* _EXERCISE 1_:
Answer these from the code review thread:
(a) What name does the reviewer suggest in place of partitionDatas?
(b) What default value for requiredAcks does the reviewer propose in SyncProducerConfigShared?
(c) What type and unit will the ack timeout switch to?
* _EXERCISE 2_: Write out word for word the part of the code review thread that opens with the words containing "Ok - that's" and closes with "replica in ISR).".

Jun/Jay, thanks a lot for the very helpful reviews. Here are follow-ups to
some of your comments - just wanted to make sure I fully address them in v2,
so let me know if I missed anything. One major thing to decide is what to do
on a leader change during a delayedProduce - should it be handled
immediately or let the full request timeout?
> 1. TopicData.partitionDatas: data is the plural form of datum. So datas
> feels weird. How about partitionDataArray?
That works - no wonder 'datas' sounded odd.
> 3. DelayedProduce:
> 3.1 isSatisfied(): need to handle the case when requiredAcks is default
> (probably any value <0). This means whenever we get the ack from every
> replica in the current ISR, the request is satisfied. This can be done by
> simply making sure leader.HW >=
Thanks for pointing that out - forgot to handle < 0.
> 3.4 We need to be aware that isSatisfied can be called concurrently on the
> same DelayedProduce object. I am not sure if it's really necessary, but
> maybe we should consider using AtomicBoolean for
I don't think isSatisfied can be called concurrently on the same
DelayedProduce - the ProduceRequestPurgatory's watcher map is from key ->
Watchers. The isSatisfied method is synchronized (through
collectSatisfiedRequests) on Watchers. I do access partitionStatus for
respond(), but that's after the delayedProduce has been kicked out of the
purgatory. Or am I missing some other scenario? If so, can you elaborate?
> 4. ProducerRequest: actTimeoutSecs should be actTimeoutMs.
Forgot to bring this up in the v1 patch - it was simply named ackTimeout and
treated as seconds (i.e., the producer request object uses an Int instead of
Long) - that's why I added the secs suffix and left it as Int. Will switch
it to use long and ms instead.
> 5. ReplicaManager: I would vote for not checking ProducerRequestPurgatory
> when there is a leadership change, since the logic is simpler. We just let
> the producer requests timeout. If we do want to do the check here, we
> should share the ProducerRequestPurgatory object used in KafkaApis.
Ok - that's also fine, and the code comment indicated it was optional. Not
doing the check should help significantly with the code structure. Right now
there is a circular dependency which forced me to put DelayedProduce and
ProduceRequestPurgatory outside KafkaApis and pass in KafkaApis to
DelayedProduce - can probably lay it out differently if we want to do this
check later, but for now this makes things easier.
> 6. SyncProducerConfigShared: We should probably make the default
> requiredAcks to be -1 (i.e., wait for ack from each replica in ISR).
Ok - either way sounds good. The existing default is (almost) the same
behavior as 0.7 except that the producer response is sent after the message
is persisted at the leader.
> 1. There is a race condition between adding to the purgatory and
> acknowledgement, I think. We first produce locally and then add the
> watcher, which allows a window where the message is available for
> replication with no watcher on ack. If a replica acknowledges a given
> produce before the DelayedProduce is added as a watcher that will not be
> recorded, I think, and the request will potentially timeout waiting for
> ISR acks. This would certainly happen and lead to sporadic timeouts. This
> is tricky, let's discuss. One solution would be to reverse the logic--add
> the watcher first then produce it locally, but this means having to handle
> the case where the local produce fails (we don't want to leak watchers).

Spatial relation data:
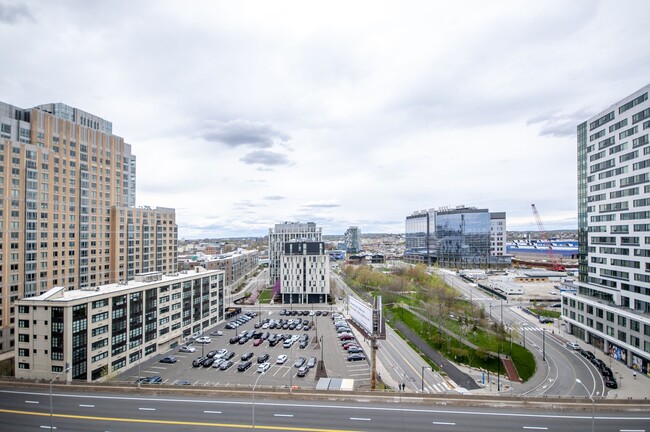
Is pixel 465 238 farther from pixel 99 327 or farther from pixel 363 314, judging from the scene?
pixel 99 327

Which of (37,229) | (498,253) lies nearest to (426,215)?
(498,253)

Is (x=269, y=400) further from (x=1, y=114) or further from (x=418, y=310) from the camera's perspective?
(x=1, y=114)

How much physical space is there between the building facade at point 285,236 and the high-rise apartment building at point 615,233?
76.2 metres

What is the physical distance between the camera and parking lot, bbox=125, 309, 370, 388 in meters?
45.0

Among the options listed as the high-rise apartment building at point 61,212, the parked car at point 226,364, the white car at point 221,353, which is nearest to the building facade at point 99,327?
the white car at point 221,353

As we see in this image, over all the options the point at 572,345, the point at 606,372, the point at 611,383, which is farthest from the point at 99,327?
the point at 572,345

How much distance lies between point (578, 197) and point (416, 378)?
45762 mm

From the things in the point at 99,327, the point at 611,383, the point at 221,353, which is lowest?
the point at 221,353

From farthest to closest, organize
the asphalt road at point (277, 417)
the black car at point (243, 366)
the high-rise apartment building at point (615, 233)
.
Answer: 1. the black car at point (243, 366)
2. the high-rise apartment building at point (615, 233)
3. the asphalt road at point (277, 417)

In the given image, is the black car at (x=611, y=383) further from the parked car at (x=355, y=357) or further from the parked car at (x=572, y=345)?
the parked car at (x=355, y=357)

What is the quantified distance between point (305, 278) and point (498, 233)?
377ft

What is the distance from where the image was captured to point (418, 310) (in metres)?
80.5

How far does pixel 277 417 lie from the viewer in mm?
29172

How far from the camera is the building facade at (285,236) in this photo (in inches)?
4754
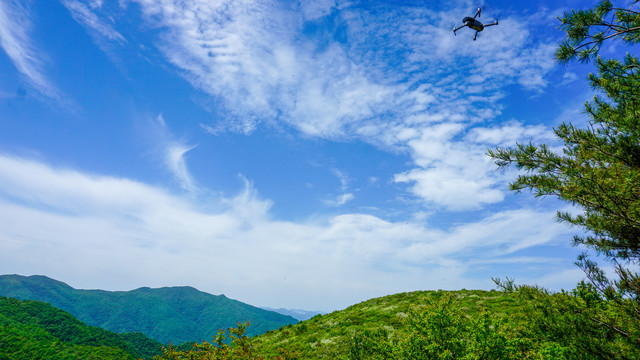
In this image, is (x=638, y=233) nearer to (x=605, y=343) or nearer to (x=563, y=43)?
(x=605, y=343)

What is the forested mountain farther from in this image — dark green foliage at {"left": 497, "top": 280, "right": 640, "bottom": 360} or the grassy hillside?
the grassy hillside

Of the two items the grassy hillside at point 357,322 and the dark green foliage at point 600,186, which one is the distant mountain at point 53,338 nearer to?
the grassy hillside at point 357,322

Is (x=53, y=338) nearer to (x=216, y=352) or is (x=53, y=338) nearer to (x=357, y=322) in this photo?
(x=357, y=322)

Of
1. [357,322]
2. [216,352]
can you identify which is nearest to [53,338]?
[357,322]

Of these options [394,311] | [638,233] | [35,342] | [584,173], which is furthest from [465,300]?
[35,342]

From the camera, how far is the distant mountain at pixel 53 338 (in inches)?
3561

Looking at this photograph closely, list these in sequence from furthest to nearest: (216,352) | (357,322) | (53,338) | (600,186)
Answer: (53,338) → (357,322) → (216,352) → (600,186)

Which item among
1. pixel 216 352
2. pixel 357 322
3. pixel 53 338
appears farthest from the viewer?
pixel 53 338

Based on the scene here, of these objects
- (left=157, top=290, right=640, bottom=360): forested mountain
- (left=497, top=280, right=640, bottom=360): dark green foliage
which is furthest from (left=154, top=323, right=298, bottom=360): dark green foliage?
(left=497, top=280, right=640, bottom=360): dark green foliage

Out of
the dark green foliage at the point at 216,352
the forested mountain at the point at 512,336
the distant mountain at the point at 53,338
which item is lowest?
the distant mountain at the point at 53,338

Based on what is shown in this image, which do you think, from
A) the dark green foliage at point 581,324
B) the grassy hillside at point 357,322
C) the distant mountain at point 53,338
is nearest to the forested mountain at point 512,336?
the dark green foliage at point 581,324

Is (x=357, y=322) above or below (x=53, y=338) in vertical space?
above

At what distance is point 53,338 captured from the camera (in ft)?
361

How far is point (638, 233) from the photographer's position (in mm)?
10266
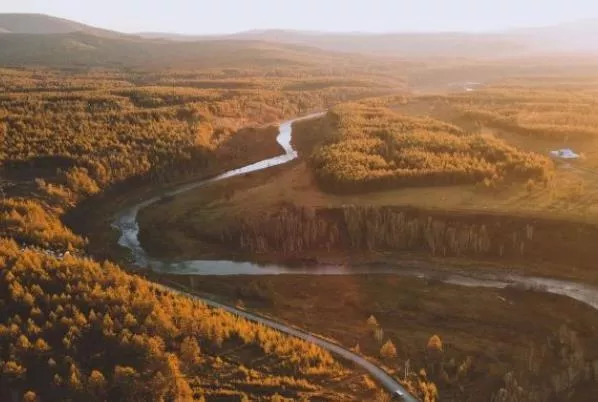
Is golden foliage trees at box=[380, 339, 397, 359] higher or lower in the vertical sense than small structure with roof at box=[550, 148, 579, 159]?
lower

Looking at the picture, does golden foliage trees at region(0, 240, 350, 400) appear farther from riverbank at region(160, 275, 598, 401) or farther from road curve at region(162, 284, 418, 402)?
riverbank at region(160, 275, 598, 401)

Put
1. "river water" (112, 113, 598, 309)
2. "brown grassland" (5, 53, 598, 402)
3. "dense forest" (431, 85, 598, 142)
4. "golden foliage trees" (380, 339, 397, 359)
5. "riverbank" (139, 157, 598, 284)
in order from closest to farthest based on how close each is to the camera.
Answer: "brown grassland" (5, 53, 598, 402), "golden foliage trees" (380, 339, 397, 359), "river water" (112, 113, 598, 309), "riverbank" (139, 157, 598, 284), "dense forest" (431, 85, 598, 142)

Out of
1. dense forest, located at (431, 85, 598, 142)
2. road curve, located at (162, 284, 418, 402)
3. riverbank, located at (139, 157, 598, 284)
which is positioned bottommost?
road curve, located at (162, 284, 418, 402)

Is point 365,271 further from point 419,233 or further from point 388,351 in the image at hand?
point 388,351

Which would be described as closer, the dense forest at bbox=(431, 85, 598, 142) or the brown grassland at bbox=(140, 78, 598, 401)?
the brown grassland at bbox=(140, 78, 598, 401)

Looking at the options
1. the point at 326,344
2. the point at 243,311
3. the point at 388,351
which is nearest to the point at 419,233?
the point at 388,351

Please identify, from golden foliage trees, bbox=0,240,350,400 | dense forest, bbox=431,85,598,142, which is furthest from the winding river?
dense forest, bbox=431,85,598,142

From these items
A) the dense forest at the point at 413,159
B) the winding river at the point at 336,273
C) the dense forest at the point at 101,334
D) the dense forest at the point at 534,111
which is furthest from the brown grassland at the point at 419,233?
the dense forest at the point at 101,334

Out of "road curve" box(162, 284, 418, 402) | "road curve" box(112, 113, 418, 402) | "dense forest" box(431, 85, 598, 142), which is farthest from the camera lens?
"dense forest" box(431, 85, 598, 142)
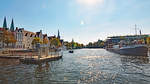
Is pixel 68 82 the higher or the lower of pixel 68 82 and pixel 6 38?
the lower

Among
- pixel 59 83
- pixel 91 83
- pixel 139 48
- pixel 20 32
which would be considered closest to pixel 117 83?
pixel 91 83

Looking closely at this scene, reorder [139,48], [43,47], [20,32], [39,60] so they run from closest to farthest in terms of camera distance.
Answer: [39,60] < [43,47] < [139,48] < [20,32]

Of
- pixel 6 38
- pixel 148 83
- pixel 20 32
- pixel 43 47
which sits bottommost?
pixel 148 83

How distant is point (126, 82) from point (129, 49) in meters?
55.5

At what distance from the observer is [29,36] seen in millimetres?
102438

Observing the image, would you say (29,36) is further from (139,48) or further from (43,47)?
(139,48)

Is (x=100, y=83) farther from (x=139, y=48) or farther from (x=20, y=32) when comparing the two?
(x=20, y=32)

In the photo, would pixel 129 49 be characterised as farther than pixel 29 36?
No

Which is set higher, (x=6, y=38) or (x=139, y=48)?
(x=6, y=38)

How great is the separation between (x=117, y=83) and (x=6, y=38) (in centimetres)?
7044

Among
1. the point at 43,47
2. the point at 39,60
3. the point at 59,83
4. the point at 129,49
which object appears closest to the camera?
the point at 59,83

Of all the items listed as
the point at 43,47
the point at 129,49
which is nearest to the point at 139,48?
the point at 129,49

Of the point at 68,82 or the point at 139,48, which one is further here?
the point at 139,48

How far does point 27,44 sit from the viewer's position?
9975 cm
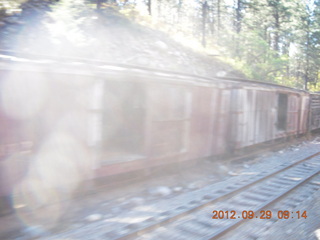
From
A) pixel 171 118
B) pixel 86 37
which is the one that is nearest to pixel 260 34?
pixel 86 37

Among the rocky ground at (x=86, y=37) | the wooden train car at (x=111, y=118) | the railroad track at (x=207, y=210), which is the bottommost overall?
the railroad track at (x=207, y=210)

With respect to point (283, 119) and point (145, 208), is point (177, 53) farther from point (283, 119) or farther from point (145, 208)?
point (145, 208)

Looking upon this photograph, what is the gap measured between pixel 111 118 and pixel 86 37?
6732 mm

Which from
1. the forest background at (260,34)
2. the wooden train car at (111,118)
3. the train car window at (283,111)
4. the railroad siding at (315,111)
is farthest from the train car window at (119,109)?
the railroad siding at (315,111)

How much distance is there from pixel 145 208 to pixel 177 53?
58.0ft

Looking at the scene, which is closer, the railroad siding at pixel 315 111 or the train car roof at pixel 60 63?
the train car roof at pixel 60 63

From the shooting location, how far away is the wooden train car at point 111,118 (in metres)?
4.62

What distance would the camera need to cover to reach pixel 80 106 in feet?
17.7

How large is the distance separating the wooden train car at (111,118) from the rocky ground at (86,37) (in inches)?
192
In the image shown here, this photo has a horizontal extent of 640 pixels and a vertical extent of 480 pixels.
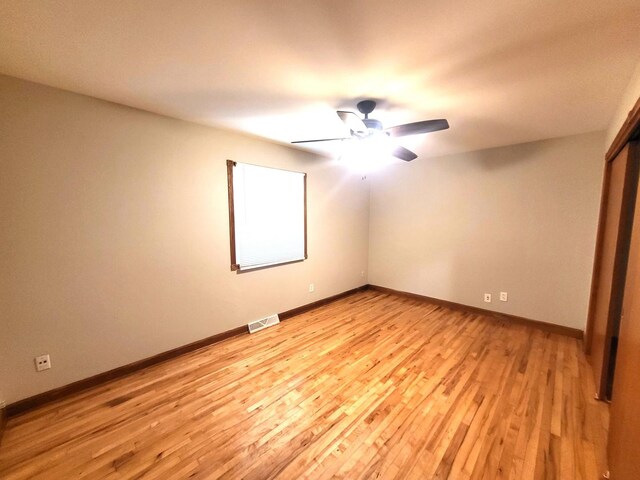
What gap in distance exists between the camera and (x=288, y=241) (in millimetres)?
3500

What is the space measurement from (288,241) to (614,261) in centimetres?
309

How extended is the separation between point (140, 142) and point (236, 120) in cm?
86

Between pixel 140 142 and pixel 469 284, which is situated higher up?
pixel 140 142

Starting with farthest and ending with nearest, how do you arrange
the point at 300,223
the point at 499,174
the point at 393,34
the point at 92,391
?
1. the point at 300,223
2. the point at 499,174
3. the point at 92,391
4. the point at 393,34

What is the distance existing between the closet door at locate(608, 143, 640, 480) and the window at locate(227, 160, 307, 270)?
297 centimetres

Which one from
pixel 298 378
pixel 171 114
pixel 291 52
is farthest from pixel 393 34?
pixel 298 378

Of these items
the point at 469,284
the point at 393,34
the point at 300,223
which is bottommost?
the point at 469,284

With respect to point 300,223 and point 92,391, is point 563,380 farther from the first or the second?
point 92,391

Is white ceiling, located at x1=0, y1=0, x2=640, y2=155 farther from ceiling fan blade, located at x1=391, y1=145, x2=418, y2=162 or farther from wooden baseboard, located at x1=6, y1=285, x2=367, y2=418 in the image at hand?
wooden baseboard, located at x1=6, y1=285, x2=367, y2=418

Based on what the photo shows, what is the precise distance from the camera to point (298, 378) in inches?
88.2

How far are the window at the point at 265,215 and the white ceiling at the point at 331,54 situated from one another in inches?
34.5

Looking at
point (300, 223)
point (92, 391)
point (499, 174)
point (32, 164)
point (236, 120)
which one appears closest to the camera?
point (32, 164)

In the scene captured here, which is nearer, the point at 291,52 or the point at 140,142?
the point at 291,52

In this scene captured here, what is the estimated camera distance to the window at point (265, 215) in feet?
9.72
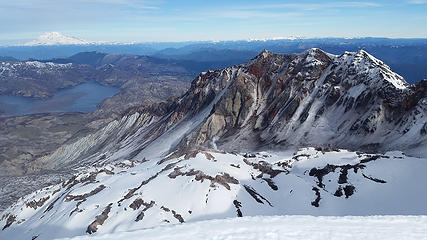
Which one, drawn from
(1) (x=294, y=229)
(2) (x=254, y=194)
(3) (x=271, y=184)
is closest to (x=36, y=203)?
(2) (x=254, y=194)

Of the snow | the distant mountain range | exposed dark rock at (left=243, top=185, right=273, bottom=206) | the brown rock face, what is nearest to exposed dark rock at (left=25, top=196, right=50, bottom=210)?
the distant mountain range

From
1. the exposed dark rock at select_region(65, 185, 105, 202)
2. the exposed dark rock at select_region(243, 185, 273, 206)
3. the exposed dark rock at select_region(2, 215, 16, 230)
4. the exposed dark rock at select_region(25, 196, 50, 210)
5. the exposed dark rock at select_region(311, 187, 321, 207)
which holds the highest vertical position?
the exposed dark rock at select_region(243, 185, 273, 206)

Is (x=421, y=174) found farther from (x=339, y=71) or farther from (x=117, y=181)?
(x=339, y=71)

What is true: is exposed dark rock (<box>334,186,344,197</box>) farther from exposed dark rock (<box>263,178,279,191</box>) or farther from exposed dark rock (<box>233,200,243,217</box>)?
exposed dark rock (<box>233,200,243,217</box>)

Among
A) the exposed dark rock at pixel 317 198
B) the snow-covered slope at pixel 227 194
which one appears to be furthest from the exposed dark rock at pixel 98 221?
the exposed dark rock at pixel 317 198

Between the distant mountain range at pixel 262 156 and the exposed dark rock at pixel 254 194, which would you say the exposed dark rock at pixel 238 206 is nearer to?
the distant mountain range at pixel 262 156

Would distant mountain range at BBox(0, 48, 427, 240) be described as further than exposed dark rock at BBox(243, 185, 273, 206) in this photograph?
No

* _EXERCISE OUTPUT 1_:
(a) partitionDataArray
(b) -1
(c) Long, in milliseconds

* _EXERCISE OUTPUT 2_:
Ok - that's also fine, and the code comment indicated it was optional. Not
doing the check should help significantly with the code structure. Right now
there is a circular dependency which forced me to put DelayedProduce and
ProduceRequestPurgatory outside KafkaApis and pass in KafkaApis to
DelayedProduce - can probably lay it out differently if we want to do this
check later, but for now this makes things easier.
> 6. SyncProducerConfigShared: We should probably make the default
> requiredAcks to be -1 (i.e., wait for ack from each replica in ISR).